* EXERCISE OBJECTIVE
In the material from the line containing "What is the distance" through the end, change every "furthest" to "most distant" and reproduce that span with nothing else altered.

* DATA SHOWN
=-=-=-=-=

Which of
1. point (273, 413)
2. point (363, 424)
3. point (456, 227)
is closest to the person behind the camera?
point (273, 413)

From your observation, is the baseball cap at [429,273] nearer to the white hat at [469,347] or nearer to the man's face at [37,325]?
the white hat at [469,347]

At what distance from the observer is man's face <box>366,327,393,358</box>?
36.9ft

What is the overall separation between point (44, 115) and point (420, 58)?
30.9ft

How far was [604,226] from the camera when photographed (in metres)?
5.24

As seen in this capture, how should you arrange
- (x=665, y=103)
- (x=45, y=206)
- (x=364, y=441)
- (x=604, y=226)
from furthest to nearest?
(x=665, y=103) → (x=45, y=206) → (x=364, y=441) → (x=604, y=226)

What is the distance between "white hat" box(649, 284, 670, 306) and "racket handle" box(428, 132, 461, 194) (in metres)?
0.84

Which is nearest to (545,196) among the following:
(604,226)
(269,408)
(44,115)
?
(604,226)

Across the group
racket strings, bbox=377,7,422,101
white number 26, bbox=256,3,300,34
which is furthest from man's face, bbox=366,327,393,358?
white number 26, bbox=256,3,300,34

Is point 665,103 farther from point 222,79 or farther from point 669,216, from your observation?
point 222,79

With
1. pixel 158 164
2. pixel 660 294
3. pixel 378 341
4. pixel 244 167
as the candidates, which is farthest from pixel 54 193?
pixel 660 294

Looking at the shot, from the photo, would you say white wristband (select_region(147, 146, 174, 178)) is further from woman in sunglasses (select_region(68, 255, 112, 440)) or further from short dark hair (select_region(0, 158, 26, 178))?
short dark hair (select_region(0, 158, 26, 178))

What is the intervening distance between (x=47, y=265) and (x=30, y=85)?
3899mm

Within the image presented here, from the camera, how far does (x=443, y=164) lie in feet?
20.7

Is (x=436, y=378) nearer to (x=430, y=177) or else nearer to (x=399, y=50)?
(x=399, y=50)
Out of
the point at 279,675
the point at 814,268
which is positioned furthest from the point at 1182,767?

=-=-=-=-=

* PROBLEM SOLUTION
What is the distance between "white hat" box(649, 284, 670, 306) and "racket handle" box(428, 132, 461, 194) (in metres)?
0.84

Which is nearest to (545,196) among the following:
(604,226)
(269,408)
(44,115)
?
(604,226)

Across the group
racket strings, bbox=377,7,422,101
white number 26, bbox=256,3,300,34
which is most distant from man's face, bbox=366,327,393,358?
white number 26, bbox=256,3,300,34

Is point 665,103 farther from point 222,79 or farther from point 669,216, from your observation?
point 222,79

With
1. pixel 158 164
2. pixel 660 294
3. pixel 378 341
4. pixel 244 167
as the candidates, which is farthest from pixel 54 193?
pixel 660 294

Looking at the shot, from the photo, would you say white wristband (select_region(147, 146, 174, 178)) is further from woman in sunglasses (select_region(68, 255, 112, 440)) or further from short dark hair (select_region(0, 158, 26, 178))?
short dark hair (select_region(0, 158, 26, 178))

What is the intervening distance between (x=47, y=265) and (x=30, y=85)?
3899mm

Within the image presented here, from the camera, how far does (x=443, y=164) lie in feet?
20.7

Is (x=436, y=378) nearer to (x=430, y=177) or else nearer to (x=399, y=50)?
(x=399, y=50)
Out of
the point at 279,675
the point at 814,268
which is positioned most distant from the point at 1182,767?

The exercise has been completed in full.